(MATERIAL PROVIDED):
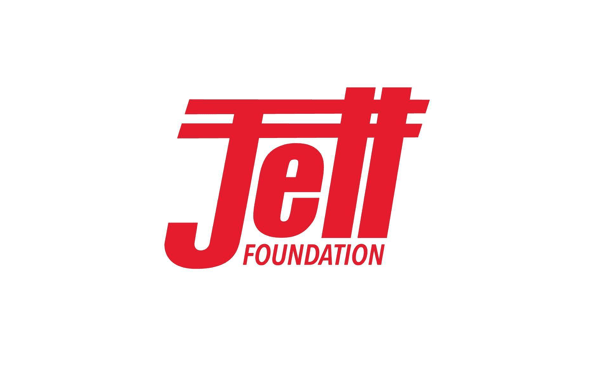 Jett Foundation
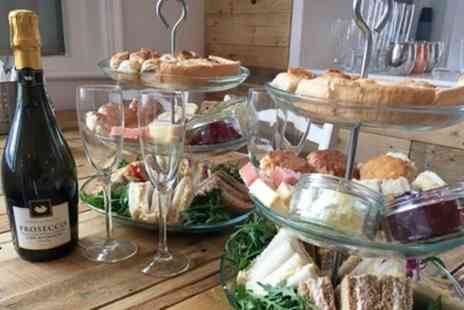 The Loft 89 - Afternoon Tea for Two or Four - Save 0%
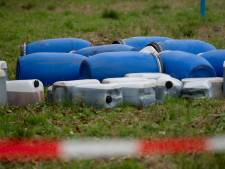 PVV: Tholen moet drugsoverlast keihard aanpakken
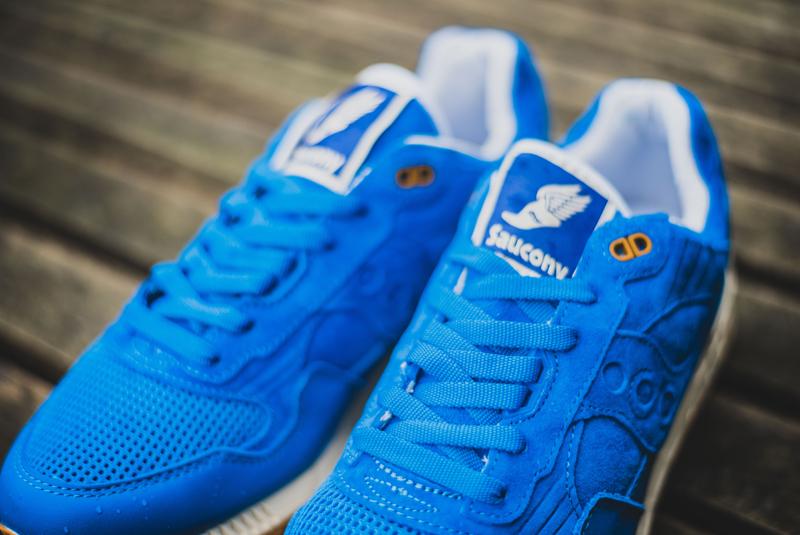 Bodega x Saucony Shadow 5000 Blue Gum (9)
---
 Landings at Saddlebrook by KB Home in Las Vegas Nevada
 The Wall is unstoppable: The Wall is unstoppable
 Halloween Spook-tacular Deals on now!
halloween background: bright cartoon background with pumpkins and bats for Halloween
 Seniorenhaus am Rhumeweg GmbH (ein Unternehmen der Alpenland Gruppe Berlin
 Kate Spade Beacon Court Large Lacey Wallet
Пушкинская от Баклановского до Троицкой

(PROBLEM STATEMENT):
In the material above, one part opens with the line containing "Jett Foundation" and closes with the line containing "Bodega x Saucony Shadow 5000 Blue Gum (9)". Write out that part exactly and skip its pictures.

(EXERCISE RESULT):
 Jett Foundation
 The Loft 89 - Afternoon Tea for Two or Four - Save 0%
 PVV: Tholen moet drugsoverlast keihard aanpakken
 Bodega x Saucony Shadow 5000 Blue Gum (9)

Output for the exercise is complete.